Der Sprin­ter legt in einer Sekun­de etwa 10,44 Meter zurück. x2=20,88 – x2=41,76 – x2= 83,52 – x2=167,04 Meter in einer Sekun­de. Eine vier­ma­li­ge Ver­dop­pe­lung der Geschwin­dig­keit wür­de den Läu­fer in einer Sekun­de um fast die dop­pel­te Distanz über das Ziel hin­aus­schie­ßen las­sen. Bzw. ver­liert sich eine immer län­ge­re Strecke in immer kür­ze­rer Zeit.

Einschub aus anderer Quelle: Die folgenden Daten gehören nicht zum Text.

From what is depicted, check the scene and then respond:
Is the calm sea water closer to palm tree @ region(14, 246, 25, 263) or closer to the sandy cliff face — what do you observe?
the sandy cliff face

Mit Pro­the­se: Der Welt­re­kord für die 100 Meter bei Sprin­tern mit Pro­the­se liegt im Bereich von 10,57 Sekun­den und wur­de von Jon­nie Pea­cock im Jahr 2012 auf­ge­stellt. Der genaue Rekord kann je nach Klas­si­fi­zie­rung (z. B. T43, T44) leicht vari­ie­ren.

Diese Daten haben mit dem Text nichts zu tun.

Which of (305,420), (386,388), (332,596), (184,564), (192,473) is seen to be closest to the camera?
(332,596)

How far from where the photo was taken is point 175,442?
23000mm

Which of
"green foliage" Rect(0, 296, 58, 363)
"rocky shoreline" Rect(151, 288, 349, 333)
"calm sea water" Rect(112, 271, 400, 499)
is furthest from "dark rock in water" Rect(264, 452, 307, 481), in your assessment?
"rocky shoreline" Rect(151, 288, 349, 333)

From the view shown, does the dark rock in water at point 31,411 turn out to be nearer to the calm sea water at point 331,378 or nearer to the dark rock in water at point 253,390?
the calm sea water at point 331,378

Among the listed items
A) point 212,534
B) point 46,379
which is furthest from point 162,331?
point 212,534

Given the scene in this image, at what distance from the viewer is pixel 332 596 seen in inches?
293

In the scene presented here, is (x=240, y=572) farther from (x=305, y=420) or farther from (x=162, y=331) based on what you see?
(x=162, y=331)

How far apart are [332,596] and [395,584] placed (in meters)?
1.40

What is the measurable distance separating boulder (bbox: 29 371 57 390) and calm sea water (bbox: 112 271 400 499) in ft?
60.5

Der Sprin­ter legt in einer Sekun­de 9,46 Meter zurück. x2=18,92- x2=37,84- x2= 75,68- x2=151,36 Meter in einer Sekun­de. Eine vier­ma­li­ge Ver­dop­pe­lung der Geschwin­dig­keit wür­de den Läu­fer in einer Sekun­de um bald die dop­pel­te Distanz über das Ziel hin­aus­schie­ßen las­sen. Bzw. es ver­liert sich eine immer län­ge­re Strecke in immer kür­ze­rer Zeit.

Welt­re­kor­de im 400-Meter-Sprint, Unter­schied noch 0,3m/s
ohne Pro­the­se: 9,30 Meter pro Sekun­de; etwa 9,30m/s
mit Pro­the­se: 9,00 Meter pro Sekun­de; etwa 9,0m/s

Bald sind die Para­lym­pics den gewöhn­li­chen über­le­gen und auf dem Weg in eine ganz sacht, natür­lich und human vor­an­stre­ben­de Cybor­gi­sie­rung.

Kann man sagen, sekünd­lich wird Strecke über­sprun­gen? Ent­wer­tet, abge­hängt, zum Unort?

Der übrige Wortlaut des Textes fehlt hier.